> _Tareas a realizar_
1. Responde según el texto sobre el subtitulado de La perdición de los hombres:
(a) ¿Con quiénes se tomó la decisión de estrenar la película en España con subtítulos?
(b) ¿En qué manera de hablar está La vendedora de rosas?
(c) ¿Qué tres escritores se nombran en la pregunta sobre si se les traduce?
2. Prosigue el texto sobre el subtitulado de La perdición de los hombres a partir de su última oración.

------ Texto proporcionado ------

Hace unos meses tomé una decisión difícil. No la tomé sola, la tomé con el director, Ripstein, y los productores, pero a final de cuentas me abrogo la responsabilidad que me corresponde: estrenar en España La perdición de los hombres con subtítulos del español mexicano al español de España.
Parece una decisión rutinaria, casi de oficio y de cajón. No es la primera vez que ocurre de un idioma al mismo idioma. Las películas inglesas barriobajeras y varias australianas los han utilizado para poder penetrar al poderoso e indomable mercado norteamericano.
La vendedora de rosas, hablada en el más puro argot de los paisas de Medellín, el hablar de los sicarios, fue exhibida en México y en el resto de los países hispanoparlantes con subtítulos. Estoy segura de que gracias a ellos pudo rebasar la dolorosa prueba de la semana solitaria en los cines de arte, nido habitual de las pocas películas en español que tienen la osadía de traspasar las fronteras nacionales.
Y sin embargo la decisión me pareció dolorosa.
¿Es posible aceptar que la lengua que nos une se haya disociado al punto que entre nosotros los hispanoparlantes se necesite un traductor o intermediario? ¿Y tal disociación de lugar a una valoración implícita, que coloca al español neutral por encima de los otros españoles, aquéllos con raíces vigorosas regionales, calificándolo de más puro y por ello más válido y más verdadero? ¿El español de La perdición de los hombres es entonces un argot marginal, una desviación? ¿O era acaso una muestra de los albores de una nueva lengua nativa del altiplano mexicano y aislada del resto de los otros españoles?
Más de uno me comentó con escándalo bíblico: «Subtitular es aceptar la idiotización del público. Validar la ley del mínimo esfuerzo. Darle carta franca a la ignorancia».
¿Acaso se traduce a Cortázar, a Rulfo, a Carpentier? No. Gracias al cielo y a los editores hemos logrado preservar la variedad de nuestro español allende las fronteras nacionales, a través de la lectura del español del otro.
Tan válido el del otro como el mío. Y al final de cuentas, y gracias a su apropiación a través de la lectura, tan mío, tan entrañable y profundamente mío, como el mío de nacencia.
La lectura de los otros españoles, o mejor dicho del español de los otros, no me merma, me enriquece.
Jamás la regionalización de la lengua fue traba alguna para los lectores en español. Por ello la literatura en español goza de cabal salud.

------ Información proporcionada ------

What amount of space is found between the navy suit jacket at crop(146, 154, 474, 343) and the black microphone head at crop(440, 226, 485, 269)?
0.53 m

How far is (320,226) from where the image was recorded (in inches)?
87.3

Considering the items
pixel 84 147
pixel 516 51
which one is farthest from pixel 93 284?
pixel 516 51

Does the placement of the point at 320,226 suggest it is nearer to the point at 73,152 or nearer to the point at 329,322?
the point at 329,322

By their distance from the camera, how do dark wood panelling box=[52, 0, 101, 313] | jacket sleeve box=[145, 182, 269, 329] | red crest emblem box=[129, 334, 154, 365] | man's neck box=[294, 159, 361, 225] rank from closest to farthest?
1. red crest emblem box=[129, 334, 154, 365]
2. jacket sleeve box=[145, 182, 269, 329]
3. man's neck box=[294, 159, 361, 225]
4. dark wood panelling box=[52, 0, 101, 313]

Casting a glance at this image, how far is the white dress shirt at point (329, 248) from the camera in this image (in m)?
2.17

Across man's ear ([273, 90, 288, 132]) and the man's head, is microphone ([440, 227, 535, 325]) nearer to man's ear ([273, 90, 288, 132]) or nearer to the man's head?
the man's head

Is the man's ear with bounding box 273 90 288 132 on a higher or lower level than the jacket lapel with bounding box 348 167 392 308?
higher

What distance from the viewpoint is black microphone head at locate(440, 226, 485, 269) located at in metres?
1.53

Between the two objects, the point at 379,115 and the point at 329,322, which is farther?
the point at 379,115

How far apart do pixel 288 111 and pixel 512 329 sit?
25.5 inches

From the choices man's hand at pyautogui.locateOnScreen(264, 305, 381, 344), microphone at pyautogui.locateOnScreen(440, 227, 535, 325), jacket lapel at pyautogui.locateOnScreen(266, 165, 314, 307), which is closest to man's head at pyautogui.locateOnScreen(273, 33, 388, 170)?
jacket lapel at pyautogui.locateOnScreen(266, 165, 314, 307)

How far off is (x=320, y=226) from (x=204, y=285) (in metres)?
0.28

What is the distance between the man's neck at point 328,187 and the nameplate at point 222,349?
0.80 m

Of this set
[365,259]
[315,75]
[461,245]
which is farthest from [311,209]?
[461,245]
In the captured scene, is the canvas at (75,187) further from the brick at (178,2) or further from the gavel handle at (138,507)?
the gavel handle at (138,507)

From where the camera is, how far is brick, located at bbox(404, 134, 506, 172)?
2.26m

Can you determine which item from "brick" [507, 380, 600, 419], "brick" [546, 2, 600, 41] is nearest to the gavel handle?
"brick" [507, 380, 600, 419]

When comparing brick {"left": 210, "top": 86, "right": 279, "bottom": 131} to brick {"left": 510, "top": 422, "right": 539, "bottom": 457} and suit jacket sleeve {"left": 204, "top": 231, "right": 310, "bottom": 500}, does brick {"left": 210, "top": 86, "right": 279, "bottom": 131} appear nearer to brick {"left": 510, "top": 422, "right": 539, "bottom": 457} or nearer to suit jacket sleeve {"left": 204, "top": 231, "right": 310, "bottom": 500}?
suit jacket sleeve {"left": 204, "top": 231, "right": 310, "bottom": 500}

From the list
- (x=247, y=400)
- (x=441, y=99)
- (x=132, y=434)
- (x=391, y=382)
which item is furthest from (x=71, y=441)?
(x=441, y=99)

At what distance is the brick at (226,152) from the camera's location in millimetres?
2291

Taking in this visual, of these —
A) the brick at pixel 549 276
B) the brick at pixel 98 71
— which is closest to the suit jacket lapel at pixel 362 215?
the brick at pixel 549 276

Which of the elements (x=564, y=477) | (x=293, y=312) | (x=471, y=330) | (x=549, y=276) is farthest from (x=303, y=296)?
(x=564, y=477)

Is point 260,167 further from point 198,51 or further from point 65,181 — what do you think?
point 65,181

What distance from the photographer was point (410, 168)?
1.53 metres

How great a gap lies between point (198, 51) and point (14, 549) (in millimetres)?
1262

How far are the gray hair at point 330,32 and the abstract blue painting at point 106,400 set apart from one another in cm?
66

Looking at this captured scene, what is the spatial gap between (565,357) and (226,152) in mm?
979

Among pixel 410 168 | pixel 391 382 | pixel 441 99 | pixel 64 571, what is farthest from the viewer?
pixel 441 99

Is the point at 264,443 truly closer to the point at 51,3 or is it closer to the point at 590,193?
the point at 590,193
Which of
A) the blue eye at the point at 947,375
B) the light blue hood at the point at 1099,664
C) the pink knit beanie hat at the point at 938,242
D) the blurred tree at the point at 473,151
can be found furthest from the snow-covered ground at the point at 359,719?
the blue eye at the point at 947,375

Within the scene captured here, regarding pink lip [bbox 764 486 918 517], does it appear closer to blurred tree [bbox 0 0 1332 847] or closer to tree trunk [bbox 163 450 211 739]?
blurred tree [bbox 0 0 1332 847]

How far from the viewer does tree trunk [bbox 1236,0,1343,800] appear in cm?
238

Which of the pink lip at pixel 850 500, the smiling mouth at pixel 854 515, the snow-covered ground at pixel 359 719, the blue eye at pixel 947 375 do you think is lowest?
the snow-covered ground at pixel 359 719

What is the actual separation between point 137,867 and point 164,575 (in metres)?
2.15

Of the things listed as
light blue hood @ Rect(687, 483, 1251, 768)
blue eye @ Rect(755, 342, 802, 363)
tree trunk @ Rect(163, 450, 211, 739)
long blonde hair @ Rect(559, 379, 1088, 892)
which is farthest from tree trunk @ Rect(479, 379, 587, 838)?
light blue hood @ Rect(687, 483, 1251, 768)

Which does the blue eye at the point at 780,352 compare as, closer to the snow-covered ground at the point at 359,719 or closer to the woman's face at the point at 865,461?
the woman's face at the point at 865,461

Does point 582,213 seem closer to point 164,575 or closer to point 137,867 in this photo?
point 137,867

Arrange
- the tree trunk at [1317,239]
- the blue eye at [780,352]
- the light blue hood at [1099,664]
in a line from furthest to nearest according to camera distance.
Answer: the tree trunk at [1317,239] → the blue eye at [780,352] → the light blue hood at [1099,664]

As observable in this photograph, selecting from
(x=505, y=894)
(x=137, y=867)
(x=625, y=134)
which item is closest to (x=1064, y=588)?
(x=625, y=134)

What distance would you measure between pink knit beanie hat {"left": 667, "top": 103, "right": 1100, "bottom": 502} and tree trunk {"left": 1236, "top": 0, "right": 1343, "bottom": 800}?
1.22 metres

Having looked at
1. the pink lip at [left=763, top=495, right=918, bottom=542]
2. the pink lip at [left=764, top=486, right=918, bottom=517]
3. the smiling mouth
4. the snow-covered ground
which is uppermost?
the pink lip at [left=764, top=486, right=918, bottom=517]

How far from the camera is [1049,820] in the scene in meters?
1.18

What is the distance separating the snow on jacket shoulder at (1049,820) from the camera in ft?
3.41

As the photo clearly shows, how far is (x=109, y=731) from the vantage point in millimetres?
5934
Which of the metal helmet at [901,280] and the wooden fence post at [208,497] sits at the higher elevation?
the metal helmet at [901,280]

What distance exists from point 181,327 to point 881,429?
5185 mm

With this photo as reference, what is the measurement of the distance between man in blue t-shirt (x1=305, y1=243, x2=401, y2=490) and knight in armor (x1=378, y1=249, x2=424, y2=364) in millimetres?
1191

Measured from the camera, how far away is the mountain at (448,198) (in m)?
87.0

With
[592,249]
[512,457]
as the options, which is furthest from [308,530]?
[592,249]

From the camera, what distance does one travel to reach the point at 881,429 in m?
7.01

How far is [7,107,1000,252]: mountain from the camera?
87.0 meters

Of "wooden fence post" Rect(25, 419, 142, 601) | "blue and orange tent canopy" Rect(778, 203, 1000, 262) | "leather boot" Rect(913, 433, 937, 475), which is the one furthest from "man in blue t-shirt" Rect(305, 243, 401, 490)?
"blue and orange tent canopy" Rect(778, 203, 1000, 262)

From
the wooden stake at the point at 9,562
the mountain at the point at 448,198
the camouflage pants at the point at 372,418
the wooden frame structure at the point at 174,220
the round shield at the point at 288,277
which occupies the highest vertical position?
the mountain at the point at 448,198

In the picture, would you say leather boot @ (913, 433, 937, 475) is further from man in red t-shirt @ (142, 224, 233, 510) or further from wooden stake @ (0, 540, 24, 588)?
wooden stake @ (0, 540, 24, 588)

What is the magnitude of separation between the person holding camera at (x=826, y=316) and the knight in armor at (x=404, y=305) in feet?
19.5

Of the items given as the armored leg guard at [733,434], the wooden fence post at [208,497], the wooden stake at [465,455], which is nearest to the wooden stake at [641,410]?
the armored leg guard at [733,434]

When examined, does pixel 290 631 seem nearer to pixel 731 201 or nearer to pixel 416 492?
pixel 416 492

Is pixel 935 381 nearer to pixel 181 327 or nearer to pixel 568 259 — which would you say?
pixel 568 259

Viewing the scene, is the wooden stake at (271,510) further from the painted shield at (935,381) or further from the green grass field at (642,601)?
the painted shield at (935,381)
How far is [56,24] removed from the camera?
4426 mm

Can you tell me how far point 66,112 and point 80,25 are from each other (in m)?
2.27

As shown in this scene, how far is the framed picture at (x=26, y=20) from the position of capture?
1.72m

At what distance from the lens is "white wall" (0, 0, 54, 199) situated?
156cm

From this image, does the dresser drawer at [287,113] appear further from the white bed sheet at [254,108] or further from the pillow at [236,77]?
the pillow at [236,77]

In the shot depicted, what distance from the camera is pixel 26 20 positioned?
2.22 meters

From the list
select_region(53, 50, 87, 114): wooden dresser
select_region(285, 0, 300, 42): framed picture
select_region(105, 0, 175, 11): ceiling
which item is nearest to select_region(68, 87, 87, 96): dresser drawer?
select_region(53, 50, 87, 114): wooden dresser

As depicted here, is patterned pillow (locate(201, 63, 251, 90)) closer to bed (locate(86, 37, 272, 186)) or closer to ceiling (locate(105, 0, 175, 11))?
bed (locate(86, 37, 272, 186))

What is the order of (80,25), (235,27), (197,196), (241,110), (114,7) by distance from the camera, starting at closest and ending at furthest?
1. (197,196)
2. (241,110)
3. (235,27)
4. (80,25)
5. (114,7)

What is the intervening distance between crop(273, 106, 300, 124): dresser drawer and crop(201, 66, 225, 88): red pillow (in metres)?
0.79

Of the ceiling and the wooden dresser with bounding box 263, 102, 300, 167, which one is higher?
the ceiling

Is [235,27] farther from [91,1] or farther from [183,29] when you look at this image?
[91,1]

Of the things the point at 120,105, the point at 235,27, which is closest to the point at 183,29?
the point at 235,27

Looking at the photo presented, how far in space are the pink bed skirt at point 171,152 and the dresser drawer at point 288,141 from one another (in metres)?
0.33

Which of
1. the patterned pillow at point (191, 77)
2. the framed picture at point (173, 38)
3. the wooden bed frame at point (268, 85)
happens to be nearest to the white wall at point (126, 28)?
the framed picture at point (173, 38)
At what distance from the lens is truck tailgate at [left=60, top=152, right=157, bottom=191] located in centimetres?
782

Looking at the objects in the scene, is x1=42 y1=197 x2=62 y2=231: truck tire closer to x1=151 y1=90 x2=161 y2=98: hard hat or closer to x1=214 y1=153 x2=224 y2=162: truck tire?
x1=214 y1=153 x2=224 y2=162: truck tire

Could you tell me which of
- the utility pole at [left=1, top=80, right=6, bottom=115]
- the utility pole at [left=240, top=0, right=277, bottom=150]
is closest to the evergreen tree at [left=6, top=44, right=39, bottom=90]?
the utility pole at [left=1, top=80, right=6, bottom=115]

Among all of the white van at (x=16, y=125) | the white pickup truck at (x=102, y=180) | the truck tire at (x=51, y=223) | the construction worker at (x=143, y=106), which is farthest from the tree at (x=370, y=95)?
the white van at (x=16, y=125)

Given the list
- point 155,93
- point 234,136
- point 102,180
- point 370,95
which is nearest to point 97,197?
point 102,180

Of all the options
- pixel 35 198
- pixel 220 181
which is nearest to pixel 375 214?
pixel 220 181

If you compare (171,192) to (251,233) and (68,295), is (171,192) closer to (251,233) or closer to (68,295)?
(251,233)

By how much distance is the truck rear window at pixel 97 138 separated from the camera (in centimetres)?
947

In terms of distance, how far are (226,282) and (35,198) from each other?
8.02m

------

> _Respuestas a ejercicios_
1.
(a) Con el director, Ripstein, y los productores.
(b) En el más puro argot de los paisas de Medellín, el hablar de los sicarios.
(c) Cortázar, Rulfo y Carpentier.

2.
Tenemos muchos escritores. Tenemos buenos escritores. Tenemos, por sobre todo, una masa de lectores fiel, adicta, leal, que no se avergüenza de su lectura. Que no se empeña en tratar de que la última novela de Bryce Echenique, por citar alguna, se asemeje a la novela más reciente, ya sea de Barbara Cartland —Dios libre y guarde la hora— o de Cormac McCarthy.
En el campo de la música —mágica y misteriosamente, sobre todo si tomamos en cuenta las cifras multimillonarias que maneja la industria discográfica— sucede un fenómeno similar.
Con dos tragos y una noche larga por delante, todo hispanoparlante que se respete acaba recurriendo al frondoso venero de esa música que nos une y nos nutre. De las rancheras al vallenato, pasando por todas las mediaciones imaginables, la música en español conforma nuestro sentido del ritmo y la melodía, cohabitando con los ritmos anglosajones e incluso logrando una sana apropiación de éstos, como en los jugosos casos del rock en español. Como diríamos en México: la música en español no canta mal las rancheras.
El cine en español, en cambio, vive en estado de sitio. Año con año pierde terreno, dejándolo virgen para la producción made in Hollywood.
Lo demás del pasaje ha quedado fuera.